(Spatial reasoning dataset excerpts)
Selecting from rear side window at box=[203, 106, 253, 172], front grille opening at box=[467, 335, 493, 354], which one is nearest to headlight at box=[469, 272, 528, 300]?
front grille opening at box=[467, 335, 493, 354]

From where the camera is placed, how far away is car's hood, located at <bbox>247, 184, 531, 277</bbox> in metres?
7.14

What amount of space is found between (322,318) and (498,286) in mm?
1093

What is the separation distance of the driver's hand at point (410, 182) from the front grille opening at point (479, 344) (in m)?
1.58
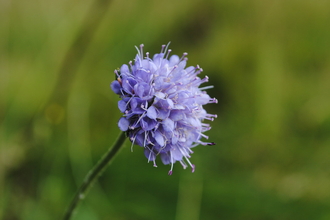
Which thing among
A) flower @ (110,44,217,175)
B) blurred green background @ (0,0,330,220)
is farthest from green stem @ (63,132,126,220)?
blurred green background @ (0,0,330,220)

Problem: Can you format the records above as a numbered list, skipping blank lines and leaving out the picture?

Answer:
1. Selecting from rear side window at box=[203, 106, 253, 172], front grille opening at box=[467, 335, 493, 354], which one is nearest to headlight at box=[469, 272, 528, 300]?
2. front grille opening at box=[467, 335, 493, 354]
3. From where the camera is placed, how far away is car's hood, located at <bbox>247, 184, 531, 277</bbox> in metres?
4. 7.14
5. What amount of space is found between (322,318) and (498,286) in mm?
6. 1093
7. What is the separation distance of the driver's hand at point (410, 182) from the front grille opening at point (479, 344) (in m)?
8. 1.58
9. Which thing among
10. A) flower @ (110,44,217,175)
11. B) blurred green background @ (0,0,330,220)
12. is farthest from green stem @ (63,132,126,220)?
13. blurred green background @ (0,0,330,220)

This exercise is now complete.